3. If the SLA are not met, the CSP compensates economically
It is logical to think that even an availability in the range of 99.9% (yeah, I removed a 9) is totally good for most cases, especially if the outage is distributed in shorter downtimes throughout the year (99,9% it’s about 8.5 hours or unavailability). But you know, again, how this Murphy thing goes: things happen and outages that should be a couple of hours turn magically into incidents of a couple of days. But yes, it is true, of course, the CSP will compensate that inconvenience returning part (or the total) of the monthly invoice if the SLA falls below a certain level. But you know what? Maybe the compensation will no be enough to cover the operational impact of the fall, and that is something to take into account.

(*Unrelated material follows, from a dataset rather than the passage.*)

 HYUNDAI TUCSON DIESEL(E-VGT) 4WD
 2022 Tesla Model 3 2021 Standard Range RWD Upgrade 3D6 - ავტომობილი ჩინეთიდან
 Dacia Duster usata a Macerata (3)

4. The cloud simplifies business continuity
Okay. Yes… but no. No doubt that the technical capabilities and virtually unlimited resources of the cloud facilitates disaster recovery. But that is only the visible part of the iceberg, and there’s much more underneath (which is the point of the analogy itself). The cloud will not save us from identifying processes and activities, their RTOs, RPOs, MTPDs and MBCOs, their minimum resources and critical staff, or identifying the existing risks. Nor will it save us from designing and implementing the Crisis Management Plan, the Operational Plans or the Communication Plan. Neither to develop business continuity awareness activities, to maintain the (management) system nor to make regular periodic continuity tests (about that, a little bit further on). So, yes, we can say that the cloud simplifies business continuity… but a lot less than we want to believe.

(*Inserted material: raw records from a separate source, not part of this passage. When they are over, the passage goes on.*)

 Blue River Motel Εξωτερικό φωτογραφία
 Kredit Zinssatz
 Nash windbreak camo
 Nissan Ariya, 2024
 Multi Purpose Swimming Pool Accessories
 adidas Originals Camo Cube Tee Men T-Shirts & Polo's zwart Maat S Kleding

5. The cost of disaster recovery solutions is low
Frankly, I don’t have the data to say that the cost of implementing disaster recovery measures is higher in on-premise than in the cloud, but I would venture to say that in general, we can say that it is. In the end, moving CapEx to OpEx has its advantages. However, the immense range of services offered by the CSP and the simplicity of setting up new services can quite easily lead to resources being oversized, and mechanisms whose need has not always been analyzed in depth being set up (i.e. contracted) to deal with a potential disaster, but which are simply contracted “because they are there and it is so easy”.
6. The provider takes care of the backups, and the continuity tests are not really that necessary
Really, if our CSP guarantees 99.9999999… whatever data durability, why are backups needed? I want to think that the answer is obvious, but in case it isn’t: because the cloud provider may not lose data, but the daily operation involves errors, and those errors mean data loss. Okay, we need backups. But why test them? Again, because making backups doesn’t automatically mean making them right. And we can extend and multiply this in the case of disaster recovery testing. In a crisis situation, we’re going to need the technical measures that we’ve implemented (and that we’ve been paying for for months or years) to work, and to work well. Exactly the same as in an on-premise infrastructure. And that’s what disaster recovery tests are for. Yeah, pretty obvious.

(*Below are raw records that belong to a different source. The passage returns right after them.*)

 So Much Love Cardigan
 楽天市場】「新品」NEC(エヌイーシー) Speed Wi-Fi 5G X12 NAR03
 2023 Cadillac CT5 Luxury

In conclusion, despite all the nuances that can be made, there is no doubt that the cloud provides multiple technical mechanisms which make disaster recovery easier. However, blindly trusting that migrating our infrastructure to the cloud will solve all our problems is an invitation to disaster, and it’s never been said better. (Good) business continuity, here and on Mars, on premise and in the cloud, is a complex process involving multiple variables that cannot be simplified, for better or worse, to a migration to the cloud.